*Set of tasks*.
1: Name every organization mentioned in the article on Vox, Desokupa and the Madrid murder.
2: Reproduce, with no changes, the passage of the article on Vox, Desokupa and the Madrid murder that begins with the words containing "FAR-RIGHT party Vox" and ends with "out by immigrants.".

*Given passage*.
══════

5 Jul, 2023 @ 10:38
1 min read

Spain’s far-right Vox party and eviction company Desokupa stoke anti-immigrant sentiment with fake news about murder in Madrid

Santiago Abascal, Vox leader. Photo by Cordon Press
Santiago Abascal, Vox leader. Photo by Cordon Press

FAR-RIGHT party Vox and an eviction company called Desokupa have been making use of a murder in Madrid to stoke anti-immigrant sentiment, despite the fact the two suspects in the killing are Spanish. 

On Monday, the pair are alleged to have stabbed to death the owner of a clothing store in the central Tirso de Mollina square, in what looks to be a robbery gone wrong. 

The suspects – a man aged 58 and a woman of a similar age, according to Spanish daily El Pais  – were arrested on Tuesday afternoon. They are reportedly drug addicts and were known in the neighbourhood. Both have extensive criminal records. 

But all of these facts were ignored by both Vox – a party that could end up in a coalition government with the Popular Party after the July 23 general elections – and Desokupa, both of which published information on social media stating that the crime had been carried out by immigrants.

══════

*Source material*.
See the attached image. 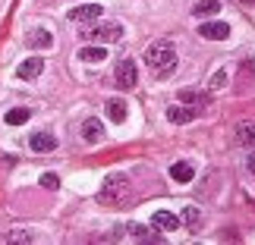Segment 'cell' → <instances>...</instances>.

══════

*Answer list*.
1:
- Vox
- Desokupa
- El Pais
- Popular Party
- Cordon Press

2:
FAR-RIGHT party Vox and an eviction company called Desokupa have been making use of a murder in Madrid to stoke anti-immigrant sentiment, despite the fact the two suspects in the killing are Spanish. 

On Monday, the pair are alleged to have stabbed to death the owner of a clothing store in the central Tirso de Mollina square, in what looks to be a robbery gone wrong. 

The suspects – a man aged 58 and a woman of a similar age, according to Spanish daily El Pais  – were arrested on Tuesday afternoon. They are reportedly drug addicts and were known in the neighbourhood. Both have extensive criminal records. 

But all of these facts were ignored by both Vox – a party that could end up in a coalition government with the Popular Party after the July 23 general elections – and Desokupa, both of which published information on social media stating that the crime had been carried out by immigrants.